Mimétisme institutionnel : nom et logo entretiennent la pensée communautaire ainsi qu’un bulletin : Zip.

Rites de communication : fêtes, conférences, évènements, réunions de présentation des activités avivent le sentiment d’appartenance.

DES REGLES

Noisebridge est un ensemble humain structuré par des règles. Les membres élisent tous les ans un bureau de 5 membres, mais il n’en reste pas moins que Noisebridge s’inscrit dans une tradition anarchiste. L’unique règle de fonction revendiquée est « Be excellent to each other »

Un héritage anarchiste : le consensus (par opposition au vote) est un héritage à la fois de la contre-culture californienne des années 60 et de la tradition libertaire allemande des années 70. Devenir membre implique un double parrainage et un rite de passage, et une cotisation.

Se réunir, se présenter : chaque mardi soir à 20h la communauté a rendez-vous avec elle-même. La rencontre est ouverte à qui veut assister : membre, habitué, visiteur de passage, simple curieux. Un secrétaire de séance est désigné, qui prend les notes, ainsi qu’un président qui présente toujours Noisebridge , ses objectifs et son mode de fonctionnement et rappelle les règles. Puis chacun se présente à tour de rôle et explique ce qu’il fait. Après cela, la réunion se déroule selon un ordre du jour immuable.

Vertus, paradoxes et contradictions de la régulation anarchiste : le consensus est la règle pour le recrutement de nouveaux membres et les décisions importantes. L’avantage est d’éviter que des majorités ne se jouent des minorités, mais la contrepartie est coûteuse : le temps passé en réunion peut s’éterniser. Mais ce principe n’a jamais été remis en question.
Cela se gère grâce à des techniques d’animation, au rôle du modérateur, à la pratique du tour de table et à la distribution de la parole. D’autres avantages : une fois une décision prononcée par consensus, on ne revient jamais en arrière, et le consensus est facteur de lien social.

Mais cela n’évite pas les tensions.

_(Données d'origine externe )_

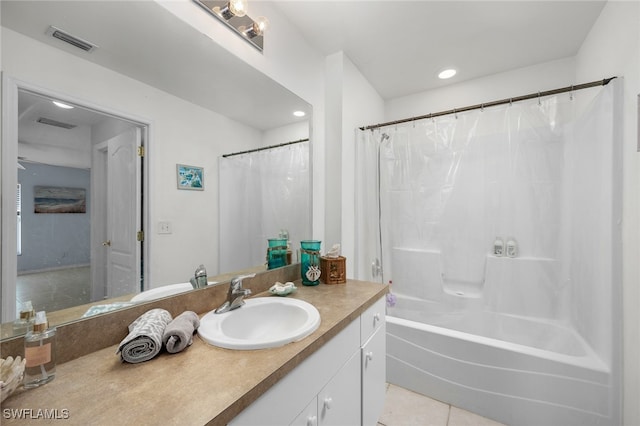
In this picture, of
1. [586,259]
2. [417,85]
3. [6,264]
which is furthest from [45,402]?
[417,85]

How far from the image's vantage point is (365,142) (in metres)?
2.13

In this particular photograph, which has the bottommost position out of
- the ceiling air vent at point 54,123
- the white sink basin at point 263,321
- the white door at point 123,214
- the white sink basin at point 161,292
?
the white sink basin at point 263,321

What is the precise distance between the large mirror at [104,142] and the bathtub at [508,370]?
4.62ft

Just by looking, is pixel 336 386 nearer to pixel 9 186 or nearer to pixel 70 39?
pixel 9 186

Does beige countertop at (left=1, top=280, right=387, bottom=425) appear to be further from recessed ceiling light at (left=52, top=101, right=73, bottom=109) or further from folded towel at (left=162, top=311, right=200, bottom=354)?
recessed ceiling light at (left=52, top=101, right=73, bottom=109)

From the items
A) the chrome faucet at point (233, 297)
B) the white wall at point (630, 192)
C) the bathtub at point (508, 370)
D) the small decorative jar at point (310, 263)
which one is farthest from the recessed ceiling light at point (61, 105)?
the white wall at point (630, 192)

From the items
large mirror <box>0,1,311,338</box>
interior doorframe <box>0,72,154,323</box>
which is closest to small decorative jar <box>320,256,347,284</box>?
large mirror <box>0,1,311,338</box>

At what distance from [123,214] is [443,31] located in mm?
2103

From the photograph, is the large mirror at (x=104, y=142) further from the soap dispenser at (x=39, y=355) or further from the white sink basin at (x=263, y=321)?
the white sink basin at (x=263, y=321)

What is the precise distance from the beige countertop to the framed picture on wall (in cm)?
56

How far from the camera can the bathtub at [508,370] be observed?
1314mm

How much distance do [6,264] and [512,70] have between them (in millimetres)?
3213

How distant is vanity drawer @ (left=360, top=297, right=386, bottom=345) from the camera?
114 cm

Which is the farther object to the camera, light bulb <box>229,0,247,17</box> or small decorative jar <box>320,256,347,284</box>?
small decorative jar <box>320,256,347,284</box>
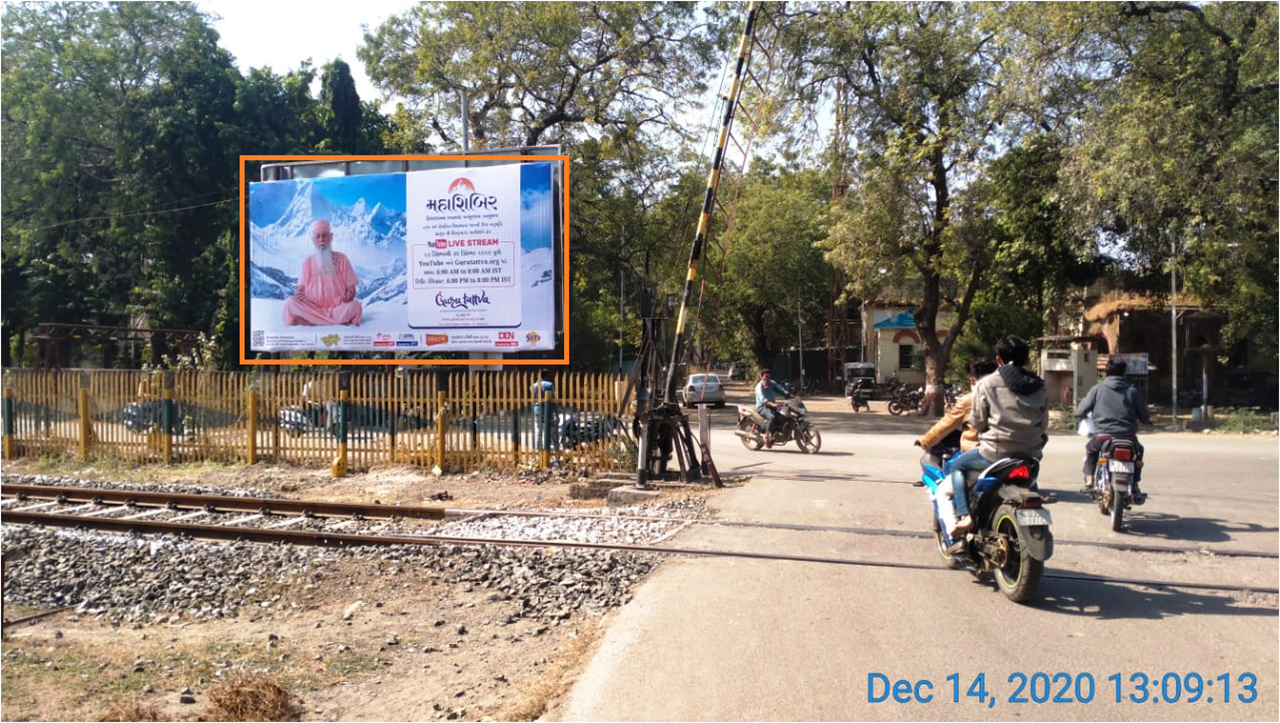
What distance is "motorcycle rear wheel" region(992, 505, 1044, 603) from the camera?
5.67 metres

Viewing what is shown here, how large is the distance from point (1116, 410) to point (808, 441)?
8.00 meters

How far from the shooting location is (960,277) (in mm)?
28016

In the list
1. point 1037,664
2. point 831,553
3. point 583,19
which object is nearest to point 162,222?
point 583,19

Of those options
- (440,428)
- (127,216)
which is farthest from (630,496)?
(127,216)

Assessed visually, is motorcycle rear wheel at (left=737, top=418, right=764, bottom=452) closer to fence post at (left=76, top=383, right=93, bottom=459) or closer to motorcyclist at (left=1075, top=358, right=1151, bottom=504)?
motorcyclist at (left=1075, top=358, right=1151, bottom=504)

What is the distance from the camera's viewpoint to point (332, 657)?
5.99 metres

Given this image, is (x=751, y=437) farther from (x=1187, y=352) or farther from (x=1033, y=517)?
(x=1187, y=352)

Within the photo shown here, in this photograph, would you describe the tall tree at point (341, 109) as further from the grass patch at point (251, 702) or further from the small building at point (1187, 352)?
the grass patch at point (251, 702)

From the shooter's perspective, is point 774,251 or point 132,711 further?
point 774,251

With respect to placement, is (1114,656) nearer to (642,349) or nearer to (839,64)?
(642,349)

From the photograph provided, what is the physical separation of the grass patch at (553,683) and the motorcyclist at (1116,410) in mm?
5590

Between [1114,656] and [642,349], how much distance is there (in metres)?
7.76

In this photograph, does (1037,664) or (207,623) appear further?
(207,623)

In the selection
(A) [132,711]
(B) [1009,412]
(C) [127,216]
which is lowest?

Trois paradoxes émergent :

  • L’absence de corrélation entre le temps à discuter et l’importance de la question
  • L’articulation entre responsabilité individuelle et régulation collective : une décision prise par consensus impose à chacun d’en être le garant, ce qui ne va pas toujours de soi
  • La do-ocratie ou le pouvoir accordé à ceux qui mettent leurs idées en actes : comment concilier le principe de consensus et cette incitation à faire selon son bon vouloir ?

Fin 2011 – début 2012 un petit groupe de sans-abri fréquente régulièrement les lieux, ce qui gêne certains hackers. La communauté s’équipe rapidement de règles nouvelles :

  1. L’espace n’est pas ouvert à n’importe qui
  2. Il est interdit de dormir à Noisebridge
  3. L’usage de la cuisine est limité à de véritables pratiques de hacking alimentaire

Les sans-abri cessent de fréquenter Noisebridge, mais l’épisode met en évidence la tension structurelle qui oppose les « purs » informaticiens d’un côté, les militants politiques de l’autre.

Un incident révélateur se produit lorsque la police est appelée pour expulser une personne qui ne veut pas quitter les lieux. Il faudra des rencontres hebdomadaires pour gérer le conflit.

Les limites du bazar do-ocratique : l’idée directrice est que le pouvoir appartient à ceux qui font, mais non à une autorité centralisée, mais cela ne suffit pas : sans règles il n’est pas de vie collective

Plusieurs autres traits caractérisent la gestion par le consensus à Noisebridge :

  • L’énervement n’est jamais de mise
  • L’existence de règles multiples
  • Aussi soudé soit-il, le groupe ne peut résoudre à lui seul tous les conflits : il existe ainsi des hiérarchies internes pour la médiation (le recours aux anciens)

D’autres hackerspaces n’ont pas le même fonctionnement :  ils sont plus près d’un modèle classique.